=== RECORDS TO PROCESS ===
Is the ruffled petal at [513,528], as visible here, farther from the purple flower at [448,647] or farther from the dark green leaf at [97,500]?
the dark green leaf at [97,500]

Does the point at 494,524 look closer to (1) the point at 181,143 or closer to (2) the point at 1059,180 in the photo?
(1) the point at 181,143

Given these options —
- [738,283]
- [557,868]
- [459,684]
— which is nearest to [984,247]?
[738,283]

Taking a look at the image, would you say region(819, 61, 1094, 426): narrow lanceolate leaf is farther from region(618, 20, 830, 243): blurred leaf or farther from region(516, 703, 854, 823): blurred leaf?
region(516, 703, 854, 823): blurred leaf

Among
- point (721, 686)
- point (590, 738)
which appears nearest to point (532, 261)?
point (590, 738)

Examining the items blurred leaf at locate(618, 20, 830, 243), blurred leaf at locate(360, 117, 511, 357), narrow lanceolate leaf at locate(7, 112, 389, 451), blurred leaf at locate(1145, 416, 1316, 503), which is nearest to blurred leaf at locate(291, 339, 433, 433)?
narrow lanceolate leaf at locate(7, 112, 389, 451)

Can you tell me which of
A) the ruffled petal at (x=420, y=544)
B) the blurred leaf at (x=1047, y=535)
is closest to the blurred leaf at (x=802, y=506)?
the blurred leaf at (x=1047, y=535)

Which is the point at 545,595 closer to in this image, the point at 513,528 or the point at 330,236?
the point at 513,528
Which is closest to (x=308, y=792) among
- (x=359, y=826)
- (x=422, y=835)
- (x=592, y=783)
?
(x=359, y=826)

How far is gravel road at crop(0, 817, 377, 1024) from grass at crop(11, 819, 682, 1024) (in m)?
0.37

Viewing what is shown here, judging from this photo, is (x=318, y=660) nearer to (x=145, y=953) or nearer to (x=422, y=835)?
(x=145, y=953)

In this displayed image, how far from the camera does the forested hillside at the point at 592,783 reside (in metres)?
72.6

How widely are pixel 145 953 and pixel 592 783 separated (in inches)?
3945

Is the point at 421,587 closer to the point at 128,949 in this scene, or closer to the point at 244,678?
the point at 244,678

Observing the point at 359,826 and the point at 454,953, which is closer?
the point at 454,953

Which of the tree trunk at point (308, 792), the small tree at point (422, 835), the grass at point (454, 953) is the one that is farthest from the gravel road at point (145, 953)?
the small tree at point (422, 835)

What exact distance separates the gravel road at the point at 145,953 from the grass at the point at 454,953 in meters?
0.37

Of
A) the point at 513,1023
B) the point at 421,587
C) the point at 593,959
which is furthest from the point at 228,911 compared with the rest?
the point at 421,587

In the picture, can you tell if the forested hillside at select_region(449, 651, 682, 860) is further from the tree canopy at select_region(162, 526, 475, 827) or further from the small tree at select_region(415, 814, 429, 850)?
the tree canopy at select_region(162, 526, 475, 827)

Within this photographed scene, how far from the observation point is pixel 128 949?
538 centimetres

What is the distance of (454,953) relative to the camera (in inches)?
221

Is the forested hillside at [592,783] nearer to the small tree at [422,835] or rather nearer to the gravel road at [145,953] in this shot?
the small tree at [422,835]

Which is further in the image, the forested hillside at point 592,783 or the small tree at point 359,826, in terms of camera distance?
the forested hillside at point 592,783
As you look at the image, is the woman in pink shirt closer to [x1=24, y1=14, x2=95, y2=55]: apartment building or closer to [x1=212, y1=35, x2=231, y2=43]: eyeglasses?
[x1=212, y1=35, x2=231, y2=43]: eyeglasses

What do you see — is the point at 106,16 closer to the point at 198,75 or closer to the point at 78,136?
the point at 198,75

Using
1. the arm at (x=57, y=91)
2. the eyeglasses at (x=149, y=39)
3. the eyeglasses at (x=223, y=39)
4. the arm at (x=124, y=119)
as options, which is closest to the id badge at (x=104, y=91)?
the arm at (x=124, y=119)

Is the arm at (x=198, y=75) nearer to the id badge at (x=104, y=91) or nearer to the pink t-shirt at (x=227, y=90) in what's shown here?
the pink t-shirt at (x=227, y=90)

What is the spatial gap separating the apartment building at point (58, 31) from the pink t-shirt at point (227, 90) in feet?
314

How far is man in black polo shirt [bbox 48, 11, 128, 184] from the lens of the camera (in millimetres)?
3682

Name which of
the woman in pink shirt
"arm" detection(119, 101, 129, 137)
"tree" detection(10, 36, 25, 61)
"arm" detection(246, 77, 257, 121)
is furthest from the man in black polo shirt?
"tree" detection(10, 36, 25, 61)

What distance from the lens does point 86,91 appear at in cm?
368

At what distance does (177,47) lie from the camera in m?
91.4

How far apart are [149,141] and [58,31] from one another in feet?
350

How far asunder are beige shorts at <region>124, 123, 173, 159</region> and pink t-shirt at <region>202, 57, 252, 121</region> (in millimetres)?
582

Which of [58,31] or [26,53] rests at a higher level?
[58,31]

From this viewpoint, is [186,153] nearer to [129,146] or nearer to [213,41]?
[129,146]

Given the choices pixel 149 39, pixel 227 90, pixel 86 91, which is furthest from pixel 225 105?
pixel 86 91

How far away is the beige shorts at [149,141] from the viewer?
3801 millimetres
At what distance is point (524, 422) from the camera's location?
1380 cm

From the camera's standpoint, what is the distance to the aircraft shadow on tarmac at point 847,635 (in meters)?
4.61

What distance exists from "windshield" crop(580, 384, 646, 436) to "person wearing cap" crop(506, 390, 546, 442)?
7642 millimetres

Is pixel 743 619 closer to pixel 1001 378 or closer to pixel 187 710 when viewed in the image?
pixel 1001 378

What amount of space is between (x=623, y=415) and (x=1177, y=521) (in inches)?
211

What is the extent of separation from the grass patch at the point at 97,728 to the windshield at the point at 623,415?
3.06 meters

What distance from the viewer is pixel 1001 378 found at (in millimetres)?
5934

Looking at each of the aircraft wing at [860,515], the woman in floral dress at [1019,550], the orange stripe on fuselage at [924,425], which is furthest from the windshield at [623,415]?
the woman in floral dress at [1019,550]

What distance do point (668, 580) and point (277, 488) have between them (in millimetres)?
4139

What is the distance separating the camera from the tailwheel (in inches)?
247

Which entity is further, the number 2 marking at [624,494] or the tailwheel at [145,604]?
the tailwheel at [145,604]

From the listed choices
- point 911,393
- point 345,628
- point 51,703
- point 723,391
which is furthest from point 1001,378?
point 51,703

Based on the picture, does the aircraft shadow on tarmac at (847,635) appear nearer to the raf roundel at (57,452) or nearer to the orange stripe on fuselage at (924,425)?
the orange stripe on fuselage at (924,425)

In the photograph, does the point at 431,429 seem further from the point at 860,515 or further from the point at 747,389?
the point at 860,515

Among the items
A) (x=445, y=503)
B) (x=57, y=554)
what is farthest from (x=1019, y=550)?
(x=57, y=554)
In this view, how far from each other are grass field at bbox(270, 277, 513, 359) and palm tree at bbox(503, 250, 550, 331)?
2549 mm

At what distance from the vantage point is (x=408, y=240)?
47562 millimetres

=== PROBLEM DESCRIPTION ===
Using the material above, print every entry exactly as written.

=== EXERCISE RESPONSE ===
Is the ruffled petal at [513,528], as visible here, farther from the purple flower at [448,647] or farther from the dark green leaf at [97,500]?
the dark green leaf at [97,500]

Does the point at 494,524 look closer to (1) the point at 181,143 or closer to (2) the point at 1059,180 in the photo?
(1) the point at 181,143

Given these options —
- [738,283]
- [557,868]
- [459,684]
— which is nearest to [984,247]?
[738,283]

Taking a look at the image, would you say region(819, 61, 1094, 426): narrow lanceolate leaf is farther from region(618, 20, 830, 243): blurred leaf or farther from region(516, 703, 854, 823): blurred leaf?
region(516, 703, 854, 823): blurred leaf

Among
- point (721, 686)
- point (590, 738)
which appears nearest to point (532, 261)?
point (590, 738)

Examining the items blurred leaf at locate(618, 20, 830, 243), blurred leaf at locate(360, 117, 511, 357), narrow lanceolate leaf at locate(7, 112, 389, 451), blurred leaf at locate(1145, 416, 1316, 503), which is nearest to blurred leaf at locate(291, 339, 433, 433)?
narrow lanceolate leaf at locate(7, 112, 389, 451)

Can you tell me which of
A) the ruffled petal at (x=420, y=544)
B) the blurred leaf at (x=1047, y=535)
is closest to the blurred leaf at (x=802, y=506)?
the blurred leaf at (x=1047, y=535)

Which is the point at 545,595 closer to in this image, the point at 513,528 or the point at 330,236?
the point at 513,528
Which is closest to (x=308, y=792) among
- (x=359, y=826)
- (x=422, y=835)
- (x=592, y=783)
?
(x=359, y=826)

How far is gravel road at crop(0, 817, 377, 1024) from grass at crop(11, 819, 682, 1024) (in m)?
0.37

Viewing what is shown here, judging from this photo, is (x=318, y=660) nearer to (x=145, y=953) or nearer to (x=422, y=835)?
(x=145, y=953)

In this displayed image, how far from the camera does the forested hillside at the point at 592,783 reside (in metres)?
72.6

How widely are pixel 145 953 and pixel 592 783 separated (in inches)?
3945

Is the point at 421,587 closer to the point at 128,949 in this scene, or closer to the point at 244,678?
the point at 244,678

Observing the point at 359,826 and the point at 454,953, which is closer?
the point at 454,953

Which of the tree trunk at point (308, 792), the small tree at point (422, 835), the grass at point (454, 953) is the one that is farthest from the gravel road at point (145, 953)?
the small tree at point (422, 835)

What exact distance separates the gravel road at the point at 145,953 from the grass at the point at 454,953 in meters?
0.37

Of
A) the point at 513,1023
B) the point at 421,587
C) the point at 593,959
which is furthest from the point at 228,911 compared with the rest?
the point at 421,587

In the picture, can you tell if the forested hillside at select_region(449, 651, 682, 860) is further from the tree canopy at select_region(162, 526, 475, 827) or further from the small tree at select_region(415, 814, 429, 850)?
the tree canopy at select_region(162, 526, 475, 827)

Within this photographed scene, how far from the observation point is pixel 128 949?
538 centimetres

What is the distance of (454,953) relative to the camera (in inches)?
221

Is the forested hillside at [592,783] nearer to the small tree at [422,835] or rather nearer to the gravel road at [145,953] in this shot?
the small tree at [422,835]

Which is further in the image, the forested hillside at point 592,783 or the small tree at point 359,826, in terms of camera distance?
the forested hillside at point 592,783
As you look at the image, is the woman in pink shirt closer to [x1=24, y1=14, x2=95, y2=55]: apartment building or closer to [x1=212, y1=35, x2=231, y2=43]: eyeglasses?
[x1=212, y1=35, x2=231, y2=43]: eyeglasses

What do you see — is the point at 106,16 closer to the point at 198,75 or closer to the point at 78,136?
the point at 198,75

Using
1. the arm at (x=57, y=91)
2. the eyeglasses at (x=149, y=39)
3. the eyeglasses at (x=223, y=39)
4. the arm at (x=124, y=119)
as options, which is closest to the id badge at (x=104, y=91)?
the arm at (x=124, y=119)

Is the arm at (x=198, y=75) nearer to the id badge at (x=104, y=91) or nearer to the pink t-shirt at (x=227, y=90) in what's shown here?
the pink t-shirt at (x=227, y=90)

What is the spatial gap separating the apartment building at point (58, 31) from the pink t-shirt at point (227, 90) in feet?
314

How far is man in black polo shirt [bbox 48, 11, 128, 184] from the lens of the camera (in millimetres)?
3682

Name which of
the woman in pink shirt
"arm" detection(119, 101, 129, 137)
"tree" detection(10, 36, 25, 61)
"arm" detection(246, 77, 257, 121)
is furthest from the man in black polo shirt?
"tree" detection(10, 36, 25, 61)

What distance from the lens does point 86,91 appear at in cm?
368

At what distance does (177,47) lie from the camera in m?
91.4

How far apart are [149,141] and [58,31] from one another in feet?
350

How far asunder are beige shorts at <region>124, 123, 173, 159</region> and pink t-shirt at <region>202, 57, 252, 121</region> (in millimetres)?
582

Which of [58,31] or [26,53] rests at a higher level?
[58,31]

From this viewpoint, is [186,153] nearer to [129,146] or nearer to [213,41]?
[129,146]

Given the choices pixel 149 39, pixel 227 90, pixel 86 91, which is furthest from pixel 225 105?
pixel 86 91

How far away is the beige shorts at [149,141] from the viewer?
3801 millimetres
At what distance is point (524, 422) from the camera's location?
1380 cm

From the camera's standpoint, what is the distance to the aircraft shadow on tarmac at point 847,635 (in meters)?
4.61

What distance exists from "windshield" crop(580, 384, 646, 436) to "person wearing cap" crop(506, 390, 546, 442)?
7642 millimetres

Is pixel 743 619 closer to pixel 1001 378 or closer to pixel 187 710 when viewed in the image?
pixel 1001 378

What amount of space is between (x=623, y=415) and (x=1177, y=521) (in inches)?
211

What is the extent of separation from the grass patch at the point at 97,728 to the windshield at the point at 623,415?
3.06 meters

What distance from the viewer is pixel 1001 378 found at (in millimetres)?
5934

Looking at each of the aircraft wing at [860,515], the woman in floral dress at [1019,550], the orange stripe on fuselage at [924,425], which is furthest from the windshield at [623,415]?
the woman in floral dress at [1019,550]

What distance do point (668, 580) and point (277, 488) have between them (in millimetres)?
4139

What is the distance separating the camera from the tailwheel (in inches)?
247

Which entity is further, the number 2 marking at [624,494] or the tailwheel at [145,604]?
the tailwheel at [145,604]

From the listed choices
- point 911,393
- point 345,628
- point 51,703
- point 723,391
which is furthest from point 1001,378?
point 51,703

Based on the picture, does the aircraft shadow on tarmac at (847,635) appear nearer to the raf roundel at (57,452) or nearer to the orange stripe on fuselage at (924,425)?
the orange stripe on fuselage at (924,425)

In the photograph, does the point at 431,429 seem further from the point at 860,515 or further from the point at 747,389?
the point at 860,515

Among the items
A) (x=445, y=503)
B) (x=57, y=554)
what is farthest from (x=1019, y=550)?
(x=57, y=554)
In this view, how far from each other are grass field at bbox(270, 277, 513, 359) and palm tree at bbox(503, 250, 550, 331)?
2549 mm

At what distance from the vantage point is (x=408, y=240)?
47562 millimetres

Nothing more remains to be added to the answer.